I spent five months living in Gamboa, Panama during the dry season from January to May, 1983. I was one of three field assistants hired by Dr. Jim Karr to help him with a study of lowland tropical birds along the Panama Canal. We mist-netted hundreds of birds that represented more than fifty different species. We collected data on humidity, insect and fruit abundance, and vegetation. Jim was interested in the local movements of resident birds in relation to microhabitat conditions.
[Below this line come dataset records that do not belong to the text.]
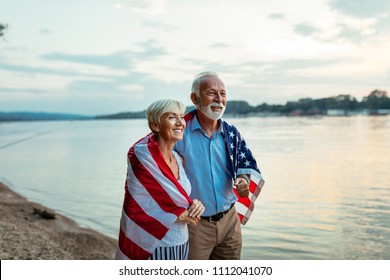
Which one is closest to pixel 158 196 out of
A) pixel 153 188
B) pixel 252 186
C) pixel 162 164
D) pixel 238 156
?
pixel 153 188

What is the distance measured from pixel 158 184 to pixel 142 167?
0.11m

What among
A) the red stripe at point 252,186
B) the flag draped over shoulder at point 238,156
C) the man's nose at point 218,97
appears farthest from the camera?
the red stripe at point 252,186

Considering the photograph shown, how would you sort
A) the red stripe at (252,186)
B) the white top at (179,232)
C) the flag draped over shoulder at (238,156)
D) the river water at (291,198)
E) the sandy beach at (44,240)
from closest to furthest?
the white top at (179,232) < the flag draped over shoulder at (238,156) < the red stripe at (252,186) < the sandy beach at (44,240) < the river water at (291,198)

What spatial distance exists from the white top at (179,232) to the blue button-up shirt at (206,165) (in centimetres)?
17

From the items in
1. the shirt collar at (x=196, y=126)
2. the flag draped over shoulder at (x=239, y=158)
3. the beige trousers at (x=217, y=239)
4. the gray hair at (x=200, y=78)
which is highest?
the gray hair at (x=200, y=78)

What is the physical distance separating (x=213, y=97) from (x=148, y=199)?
644 millimetres

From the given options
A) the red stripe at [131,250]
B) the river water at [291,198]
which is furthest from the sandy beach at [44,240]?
the red stripe at [131,250]

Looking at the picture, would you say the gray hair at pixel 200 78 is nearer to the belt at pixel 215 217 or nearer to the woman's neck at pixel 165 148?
the woman's neck at pixel 165 148

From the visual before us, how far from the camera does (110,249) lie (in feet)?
21.8

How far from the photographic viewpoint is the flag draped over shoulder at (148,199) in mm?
2363

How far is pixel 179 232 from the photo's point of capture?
8.09 feet

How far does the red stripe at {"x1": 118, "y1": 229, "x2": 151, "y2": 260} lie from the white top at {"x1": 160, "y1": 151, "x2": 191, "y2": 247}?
106 millimetres
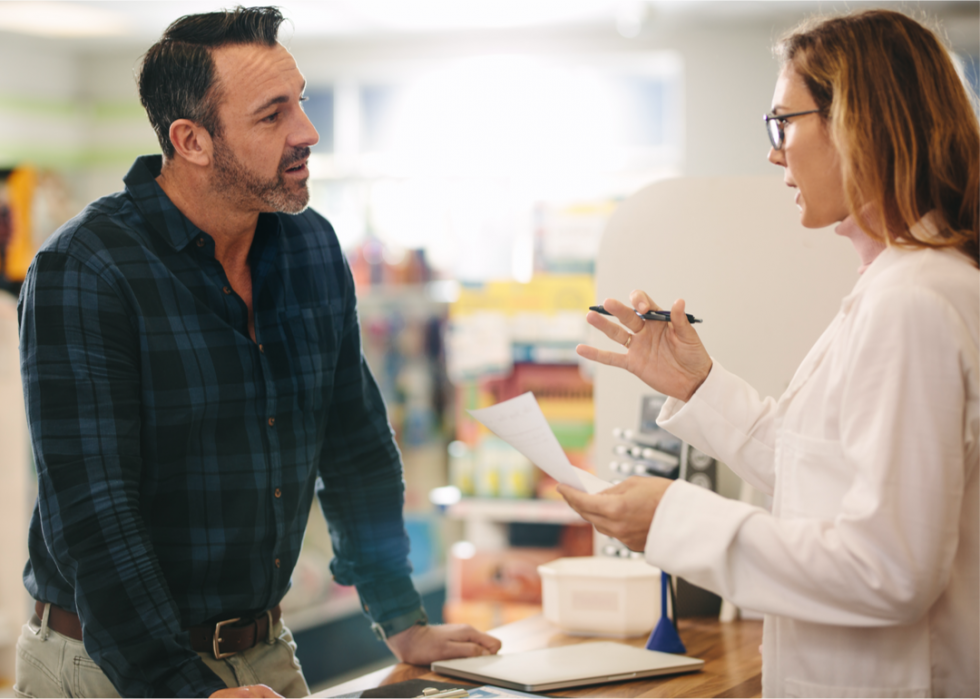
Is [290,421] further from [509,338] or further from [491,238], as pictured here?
[491,238]

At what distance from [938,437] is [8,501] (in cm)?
402

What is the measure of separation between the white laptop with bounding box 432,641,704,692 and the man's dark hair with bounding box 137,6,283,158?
3.37ft

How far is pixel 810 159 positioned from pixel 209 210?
39.4 inches

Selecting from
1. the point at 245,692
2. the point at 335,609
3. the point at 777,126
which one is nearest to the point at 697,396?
the point at 777,126

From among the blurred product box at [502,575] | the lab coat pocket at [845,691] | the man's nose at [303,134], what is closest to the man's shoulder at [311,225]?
the man's nose at [303,134]

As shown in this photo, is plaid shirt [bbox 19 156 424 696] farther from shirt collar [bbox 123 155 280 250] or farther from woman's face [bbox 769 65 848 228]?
woman's face [bbox 769 65 848 228]

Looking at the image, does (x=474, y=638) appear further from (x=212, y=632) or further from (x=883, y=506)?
(x=883, y=506)

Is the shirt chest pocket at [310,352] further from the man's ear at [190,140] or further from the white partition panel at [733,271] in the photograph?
the white partition panel at [733,271]

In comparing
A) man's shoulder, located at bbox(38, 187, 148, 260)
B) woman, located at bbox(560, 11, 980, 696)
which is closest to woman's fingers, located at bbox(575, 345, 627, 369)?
woman, located at bbox(560, 11, 980, 696)

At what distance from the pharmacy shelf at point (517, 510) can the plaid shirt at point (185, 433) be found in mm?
2288

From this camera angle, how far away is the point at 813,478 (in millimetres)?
1053

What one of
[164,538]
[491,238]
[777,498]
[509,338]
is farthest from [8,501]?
[777,498]

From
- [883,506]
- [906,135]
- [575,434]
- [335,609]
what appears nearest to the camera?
[883,506]

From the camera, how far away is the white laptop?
4.73 ft
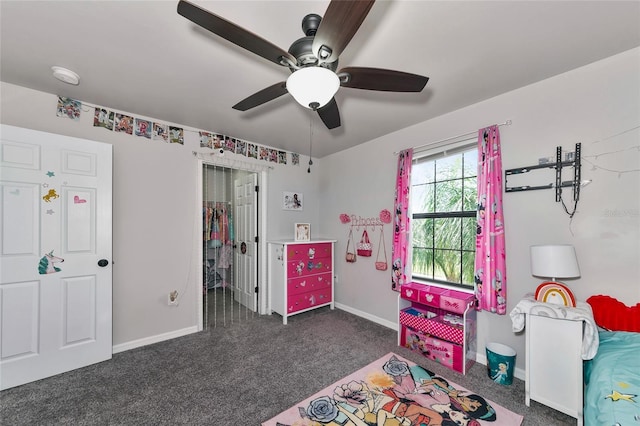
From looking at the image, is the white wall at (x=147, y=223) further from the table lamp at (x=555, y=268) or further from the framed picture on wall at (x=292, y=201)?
the table lamp at (x=555, y=268)

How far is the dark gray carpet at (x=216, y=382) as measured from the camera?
5.70 ft

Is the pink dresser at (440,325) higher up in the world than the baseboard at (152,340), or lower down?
higher up

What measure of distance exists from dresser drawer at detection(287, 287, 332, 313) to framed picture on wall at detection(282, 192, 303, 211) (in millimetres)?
1332

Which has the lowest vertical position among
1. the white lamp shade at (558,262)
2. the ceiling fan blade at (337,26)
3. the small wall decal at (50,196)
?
the white lamp shade at (558,262)

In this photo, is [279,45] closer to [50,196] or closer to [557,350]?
[50,196]

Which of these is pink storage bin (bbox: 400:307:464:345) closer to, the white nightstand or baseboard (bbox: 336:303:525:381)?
baseboard (bbox: 336:303:525:381)

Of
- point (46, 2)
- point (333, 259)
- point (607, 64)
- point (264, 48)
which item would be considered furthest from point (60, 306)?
point (607, 64)

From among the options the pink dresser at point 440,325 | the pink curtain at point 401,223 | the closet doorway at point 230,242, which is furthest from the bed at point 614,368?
the closet doorway at point 230,242

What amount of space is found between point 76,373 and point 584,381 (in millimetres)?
3948

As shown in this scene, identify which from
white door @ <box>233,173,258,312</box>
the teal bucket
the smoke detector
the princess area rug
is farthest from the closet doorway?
the teal bucket

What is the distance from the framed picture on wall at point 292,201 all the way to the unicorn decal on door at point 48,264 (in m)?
2.52

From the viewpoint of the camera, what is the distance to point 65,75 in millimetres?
1964

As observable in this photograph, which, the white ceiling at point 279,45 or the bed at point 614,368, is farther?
the white ceiling at point 279,45

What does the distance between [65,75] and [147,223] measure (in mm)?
1446
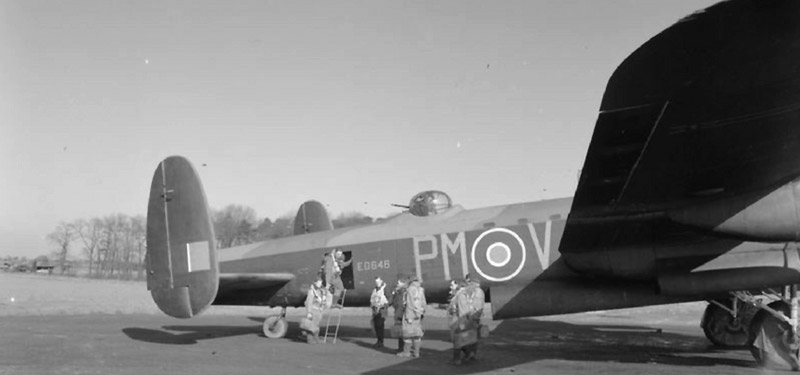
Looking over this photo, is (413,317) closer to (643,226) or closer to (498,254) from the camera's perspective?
(498,254)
So what was the conclusion of all those net hours? I never learned if our specific research results were published. I do know that other tropical biologists followed along with more and different studies of birds. Hundreds of researchers continue to study a range of plants and animals and ecological processes in Gamboa, along Pipeline Road, on Barro Colorado Island, and beyond. Noriega is gone from Panama and the 60,000-acre Canal Zone was returned to the Republic of Panama, and they are in the midst of a huge expansion of the Canal. Protection of the canal's watershed and the tropical plants and animals that live there are part of their expansion plan. I like to think that our bit of information on birds and their habitats contributed, even if in a small way, to conserving lands along the canal.
A rosy thrush-tanager
I was 22 years old during this Panama adventure. The experience shaped my views on conservation and culture, well-beyond birds. On a couple occasions we crossed paths with poachers; once we passed two locals with a bag full of dead birds. We saw peasants eking out a living on the edge of cleared tropical forest. We played soccer on Friday afternoons in Gamboa, with other researchers and local Panamanians, followed by refreshments and conversation at the Gamboa Country Club.I learned about the Kuna people, while living on one of their palm-covered islands and touring their islands in a dug-out canoe. I hiked in the highlands of Chirique, led by a young Panamanian, Jose Fernandez, eager to show us the quetzals and other birds living on his family land. I saw pastured cows on steep slopes, denuded of tropical forest. I watched ships travel through the Panama Canal and was involved inadvertently in a U.S. Army war game.
And then there were all the fantastic birds in brilliant colors, some with enormous bills and long tails and beautiful calls. Plus the army ants, leafcutter ants, lizards, armadillos, anteaters, monkeys, agoutis, coatimundis, sloths, tapir, butterflies, bees, huge trees, and lots and lots of lianas (woody vines). An amazing diversity of life, being edged out in many places by human needs, desires, and sometimes greed or ignorance. We continue, as a species, to search for that elusive ability to live in harmony with nature. In the tropics, that struggle is heightened by the diversity and complexity of species. Perhaps that is why my memories of Panama are so vivid and valuable to me, these thirty years later.
My sister, Amy, standing next to a tropical tree on Barro Colorado Island, 1983
So, here is to the puffbird and the antbirds and the woodcreeper and all the other creatures in the tropics and beyond -- may we leave them more than enough habitat to thrive and just be.And the birds that I first saw along the Chagres River in Gamboa, those thirty years ago: wattled jacanas with the black body, yellow wings, and long toes; and a great kiskadee (a flycatcher).